Tarea 1
Cita tal cual las filas desde la línea que contiene "Given the choices the" hasta el final de las filas, ambas incluidas.

Fragmento
================

No se trata de una transmisión confiada a la
capacidad de los hombres más o menos instruidos,
sino al Espíritu de Dios, que garantiza la fidelidad
de la transmisión de la fe. Esta es la «vida» de la
Iglesia, que la hace siempre joven, es decir,
fecunda de muchos carismas. Iglesia y Espíritu para
Ireneo son inseparables: «Esta fe», leemos en el
tercer libro de «Contra las herejías», «la hemos
recibido de la Iglesia y la custodiamos: la fe, por
obra del Espíritu de Dios, como depósito precioso
custodiado en una vasija de valor rejuvenece siempre
y hace rejuvenecer también a la vasija que la
contiene… Donde está la Iglesia, allí está el
Espíritu de Dios; y donde está el Espíritu de Dios,
allí está la Iglesia y toda gracia» (3, 24, 1).
Como se puede ver, Ireneo no se limita a definir el
concepto de Tradición. Su tradición, la Tradición
ininterrumpida, no es tradicionalismo, pues esta
Tradición siempre está internamente vivificada por
el Espíritu Santo, que la hace vivir de nuevo, hace
que pueda ser interpretada y comprendida en la
vitalidad de la Iglesia. Según su enseñanza, la fe
de la Iglesia debe ser transmitida de manera que
aparezca como tiene que ser, es decir, «pública»,
«única», «pneumática», «espiritual». A partir de
cada una de estas características, se puede llegar a
un fecundo discernimiento sobre la auténtica
transmisión de la fe en el hoy de la Iglesia.

================

[Entradas del conjunto de datos]

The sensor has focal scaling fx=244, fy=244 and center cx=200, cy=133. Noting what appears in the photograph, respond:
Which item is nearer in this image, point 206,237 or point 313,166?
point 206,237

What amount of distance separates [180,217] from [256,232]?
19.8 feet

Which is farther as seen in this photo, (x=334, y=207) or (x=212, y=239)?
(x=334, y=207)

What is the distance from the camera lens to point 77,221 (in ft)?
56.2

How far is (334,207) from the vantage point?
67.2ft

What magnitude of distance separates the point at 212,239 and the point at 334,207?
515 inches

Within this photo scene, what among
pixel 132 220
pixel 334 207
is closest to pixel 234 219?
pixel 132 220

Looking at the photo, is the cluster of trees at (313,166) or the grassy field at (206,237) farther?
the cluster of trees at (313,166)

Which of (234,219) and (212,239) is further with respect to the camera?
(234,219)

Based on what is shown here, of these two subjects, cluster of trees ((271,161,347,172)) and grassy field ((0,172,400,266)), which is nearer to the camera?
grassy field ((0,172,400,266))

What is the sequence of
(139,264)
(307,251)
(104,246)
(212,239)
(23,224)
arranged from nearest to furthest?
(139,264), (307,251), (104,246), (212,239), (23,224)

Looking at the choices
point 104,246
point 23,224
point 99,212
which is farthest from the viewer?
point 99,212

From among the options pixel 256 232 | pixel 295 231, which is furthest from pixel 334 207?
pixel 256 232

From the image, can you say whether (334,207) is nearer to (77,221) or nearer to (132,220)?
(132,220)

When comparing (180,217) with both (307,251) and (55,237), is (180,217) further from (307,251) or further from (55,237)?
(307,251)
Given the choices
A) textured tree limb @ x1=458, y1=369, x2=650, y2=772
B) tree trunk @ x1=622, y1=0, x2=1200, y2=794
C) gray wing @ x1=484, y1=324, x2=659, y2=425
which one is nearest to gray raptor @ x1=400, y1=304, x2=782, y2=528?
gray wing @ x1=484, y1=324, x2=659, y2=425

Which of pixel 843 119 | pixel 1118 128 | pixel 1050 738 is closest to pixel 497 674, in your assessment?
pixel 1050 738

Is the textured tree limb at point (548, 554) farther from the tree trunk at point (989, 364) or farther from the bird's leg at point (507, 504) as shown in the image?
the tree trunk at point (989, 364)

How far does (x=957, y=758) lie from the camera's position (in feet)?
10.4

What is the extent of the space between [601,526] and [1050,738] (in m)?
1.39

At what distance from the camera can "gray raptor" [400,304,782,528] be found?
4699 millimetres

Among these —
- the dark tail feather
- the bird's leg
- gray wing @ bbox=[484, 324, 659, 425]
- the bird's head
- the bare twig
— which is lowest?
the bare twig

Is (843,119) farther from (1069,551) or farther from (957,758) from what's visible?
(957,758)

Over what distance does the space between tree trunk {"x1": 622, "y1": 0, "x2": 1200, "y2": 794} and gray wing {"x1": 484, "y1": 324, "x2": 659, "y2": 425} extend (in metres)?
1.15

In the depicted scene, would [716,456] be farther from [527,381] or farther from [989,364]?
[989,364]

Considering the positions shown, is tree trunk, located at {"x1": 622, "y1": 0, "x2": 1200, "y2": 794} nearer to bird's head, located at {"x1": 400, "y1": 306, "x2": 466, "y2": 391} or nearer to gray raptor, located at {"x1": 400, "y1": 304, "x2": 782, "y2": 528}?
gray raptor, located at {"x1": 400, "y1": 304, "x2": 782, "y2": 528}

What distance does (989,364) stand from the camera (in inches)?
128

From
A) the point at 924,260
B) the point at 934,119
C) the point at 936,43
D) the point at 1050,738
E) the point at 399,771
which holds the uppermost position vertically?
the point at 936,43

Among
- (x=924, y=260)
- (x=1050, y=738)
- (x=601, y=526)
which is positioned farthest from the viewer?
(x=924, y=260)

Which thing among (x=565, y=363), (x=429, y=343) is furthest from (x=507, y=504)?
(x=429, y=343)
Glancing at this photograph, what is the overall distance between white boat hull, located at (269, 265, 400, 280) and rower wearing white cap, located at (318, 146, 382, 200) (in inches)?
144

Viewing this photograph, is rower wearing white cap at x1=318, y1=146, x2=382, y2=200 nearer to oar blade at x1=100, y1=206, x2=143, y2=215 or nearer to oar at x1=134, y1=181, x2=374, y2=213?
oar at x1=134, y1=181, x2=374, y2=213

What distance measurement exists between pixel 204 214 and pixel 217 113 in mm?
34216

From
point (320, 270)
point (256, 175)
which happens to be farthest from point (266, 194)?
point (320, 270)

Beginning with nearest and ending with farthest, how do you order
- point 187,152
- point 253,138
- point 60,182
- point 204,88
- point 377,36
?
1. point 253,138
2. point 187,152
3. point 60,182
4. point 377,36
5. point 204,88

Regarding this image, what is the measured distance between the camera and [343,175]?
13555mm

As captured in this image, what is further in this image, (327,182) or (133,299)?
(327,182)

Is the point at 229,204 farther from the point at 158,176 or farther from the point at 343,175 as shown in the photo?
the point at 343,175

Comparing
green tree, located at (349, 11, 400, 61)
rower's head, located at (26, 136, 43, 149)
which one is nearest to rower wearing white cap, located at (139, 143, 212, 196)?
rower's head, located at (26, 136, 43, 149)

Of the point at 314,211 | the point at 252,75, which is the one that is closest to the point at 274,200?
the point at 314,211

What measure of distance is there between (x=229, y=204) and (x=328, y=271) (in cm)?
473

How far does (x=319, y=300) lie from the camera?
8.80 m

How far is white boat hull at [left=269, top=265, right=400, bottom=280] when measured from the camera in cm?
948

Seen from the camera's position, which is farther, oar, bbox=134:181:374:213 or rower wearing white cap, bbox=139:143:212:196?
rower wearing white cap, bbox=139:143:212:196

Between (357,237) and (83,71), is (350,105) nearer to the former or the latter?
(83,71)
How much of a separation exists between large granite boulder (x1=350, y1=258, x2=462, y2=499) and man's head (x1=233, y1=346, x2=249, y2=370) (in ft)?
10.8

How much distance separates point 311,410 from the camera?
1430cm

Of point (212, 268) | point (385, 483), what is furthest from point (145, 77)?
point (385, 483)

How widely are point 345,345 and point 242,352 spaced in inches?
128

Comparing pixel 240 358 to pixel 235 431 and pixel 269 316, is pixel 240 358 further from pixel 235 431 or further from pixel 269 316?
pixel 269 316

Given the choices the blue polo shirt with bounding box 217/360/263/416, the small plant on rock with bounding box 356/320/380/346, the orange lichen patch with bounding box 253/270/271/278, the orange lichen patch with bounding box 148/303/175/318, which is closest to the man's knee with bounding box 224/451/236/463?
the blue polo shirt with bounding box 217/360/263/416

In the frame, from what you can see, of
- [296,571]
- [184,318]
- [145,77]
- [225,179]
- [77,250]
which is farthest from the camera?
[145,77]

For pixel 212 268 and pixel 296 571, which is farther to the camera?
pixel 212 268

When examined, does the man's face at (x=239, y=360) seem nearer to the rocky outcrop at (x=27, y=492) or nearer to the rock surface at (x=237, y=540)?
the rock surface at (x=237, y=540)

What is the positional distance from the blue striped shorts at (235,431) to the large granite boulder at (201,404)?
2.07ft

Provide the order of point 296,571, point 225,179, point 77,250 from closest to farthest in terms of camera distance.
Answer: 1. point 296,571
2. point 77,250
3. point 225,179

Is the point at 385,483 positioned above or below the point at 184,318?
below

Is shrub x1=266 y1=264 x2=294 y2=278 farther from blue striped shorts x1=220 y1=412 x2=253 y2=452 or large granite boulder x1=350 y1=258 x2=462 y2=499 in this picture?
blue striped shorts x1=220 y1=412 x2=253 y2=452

================

Tarea 2
Continúa el fragmento sobre Ireneo y la transmisión de la fe a partir de su última oración.

Respuesta 1
Given the choices the blue polo shirt with bounding box 217/360/263/416, the small plant on rock with bounding box 356/320/380/346, the orange lichen patch with bounding box 253/270/271/278, the orange lichen patch with bounding box 148/303/175/318, which is closest to the man's knee with bounding box 224/451/236/463?
the blue polo shirt with bounding box 217/360/263/416

In the frame, from what you can see, of
- [296,571]
- [184,318]
- [145,77]
- [225,179]
- [77,250]
which is farthest from the camera?
[145,77]

For pixel 212 268 and pixel 296 571, which is farther to the camera?
pixel 212 268

When examined, does the man's face at (x=239, y=360) seem nearer to the rocky outcrop at (x=27, y=492) or nearer to the rock surface at (x=237, y=540)?
the rock surface at (x=237, y=540)

What is the positional distance from the blue striped shorts at (235,431) to the large granite boulder at (201,404)?
2.07ft

Provide the order of point 296,571, point 225,179, point 77,250 from closest to farthest in terms of camera distance.
Answer: 1. point 296,571
2. point 77,250
3. point 225,179

Is the point at 385,483 positioned above or below the point at 184,318?
below

Is shrub x1=266 y1=264 x2=294 y2=278 farther from blue striped shorts x1=220 y1=412 x2=253 y2=452 or large granite boulder x1=350 y1=258 x2=462 y2=499 in this picture?
blue striped shorts x1=220 y1=412 x2=253 y2=452

Respuesta 2
Más en general, según la doctrina de Ireneo, la
dignidad del hombre, cuerpo y alma, está firmemente
anclada en la creación divina, en la imagen de
Cristo y en la obra permanente de santificación de
Espíritu. Esta doctrina es como una «senda maestra»
para aclarar a todas las personas de buena voluntad
el objeto y los confines del diálogo sobre los
valores, y para dar un empuje siempre nuevo a la
acción misionera de la Iglesia, a la fuerza de la
verdad que es la fuente de todos los auténticos
valores del mundo.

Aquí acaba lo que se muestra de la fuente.